** START OF DOCUMENT **
There are 17.3 million Instagram posts tagged with #yogaeverydamnday, which makes it clear that a lot people are, well, doing yoga in the morning or the evening every. damn. day. And while there’s no doubt that regular flows come with their fair share of benefits—better sleep, more flexibility, reduced anxiety—the time at which you’re slipping into your downward dog can have an impact, too.
Whether you’re a sunrise sweat warrior or prefer a post-work savasana, there are different feel-good properties associated with doing yoga in the morning and at night. Because of that, you may want to switch up your style depending on your schedule. Here, yoga teacher and founder of The Sweat Method Jess Penesso breaks down the best types of yoga to do in the morning and at night so that you can start and end your day feeling strong and centered.
Yoga in the morning
Waking up and flowing through some sun salutations is a great way to set the tone for the day ahead. Studies have shown its effectiveness for reducing anxiety, and a few easy poses in the early morning can help you get into a positive frame of mind for the day ahead. “Doing yoga first thing in the morning increases energy and focus throughout the day,” says yoga teacher Jess Penesso, founder of The Sweat Method. “The purpose of yoga is to still the mind, so a morning yoga practice can quiet that mental chatter for more clarity.” Try starting the day with a Vinyasa flow, or doing cardio yoga to boost your heart rate and endorphins so you can start the day feeling strong.
1. Sun salutation
Since sun salutations were created for the literal purpose of greeting the sun, there’s no better time to do them than first thing in the morning. The seven-pose series will warm up your entire body by cycling it through a downward-facing dog, some forward folds, a plank pose, and an easy back bend. Press play on the video above to see how to do it the right way.
** END OF DOCUMENT **
### WORK TO DO
[1] Please write out the stretch of the yoga article from "There are 17.3" through "an impact, too.".
[2] Answer these questions using the yoga article:
(a) How many Instagram posts are tagged with #yogaeverydamnday?
(b) What did Jess Penesso found?
(c) How many poses make up the sun salutation series?
[3] Render this sentence from the yoga article in Spanish: "Waking up and flowing through some sun salutations is a great way to set the tone for the day ahead."
The lines after this point have no connection to the yoga article.
** START OF RECORDS **
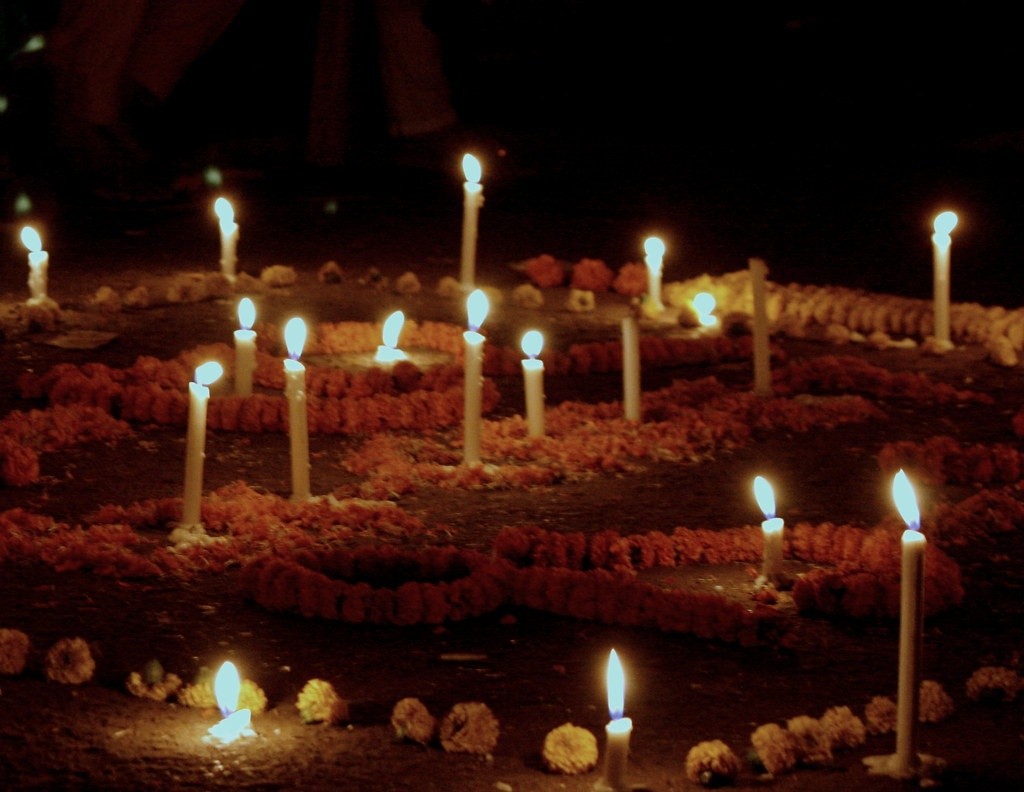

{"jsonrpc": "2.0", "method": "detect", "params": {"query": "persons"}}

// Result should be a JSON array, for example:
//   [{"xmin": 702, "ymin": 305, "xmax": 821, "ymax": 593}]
[{"xmin": 44, "ymin": 0, "xmax": 243, "ymax": 235}]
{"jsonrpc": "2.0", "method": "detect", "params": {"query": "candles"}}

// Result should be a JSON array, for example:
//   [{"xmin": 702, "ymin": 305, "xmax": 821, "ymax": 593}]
[
  {"xmin": 750, "ymin": 259, "xmax": 772, "ymax": 392},
  {"xmin": 233, "ymin": 297, "xmax": 259, "ymax": 395},
  {"xmin": 214, "ymin": 197, "xmax": 239, "ymax": 280},
  {"xmin": 606, "ymin": 647, "xmax": 634, "ymax": 789},
  {"xmin": 209, "ymin": 659, "xmax": 250, "ymax": 743},
  {"xmin": 20, "ymin": 225, "xmax": 49, "ymax": 297},
  {"xmin": 752, "ymin": 475, "xmax": 784, "ymax": 579},
  {"xmin": 282, "ymin": 317, "xmax": 310, "ymax": 500},
  {"xmin": 643, "ymin": 236, "xmax": 667, "ymax": 310},
  {"xmin": 375, "ymin": 310, "xmax": 406, "ymax": 364},
  {"xmin": 892, "ymin": 468, "xmax": 927, "ymax": 774},
  {"xmin": 931, "ymin": 212, "xmax": 959, "ymax": 344},
  {"xmin": 461, "ymin": 152, "xmax": 483, "ymax": 288},
  {"xmin": 520, "ymin": 329, "xmax": 546, "ymax": 435},
  {"xmin": 624, "ymin": 317, "xmax": 641, "ymax": 422},
  {"xmin": 462, "ymin": 288, "xmax": 490, "ymax": 466},
  {"xmin": 181, "ymin": 360, "xmax": 223, "ymax": 524}
]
** END OF RECORDS **
### SOLUTIONS IN ORDER
[1]
There are 17.3 million Instagram posts tagged with #yogaeverydamnday, which makes it clear that a lot people are, well, doing yoga in the morning or the evening every. damn. day. And while there’s no doubt that regular flows come with their fair share of benefits—better sleep, more flexibility, reduced anxiety—the time at which you’re slipping into your downward dog can have an impact, too.

[2]
(a) 17.3 million
(b) The Sweat Method
(c) Seven

[3] Despertarse y fluir a través de algunos saludos al sol es una excelente manera de marcar el tono para el día que comienza.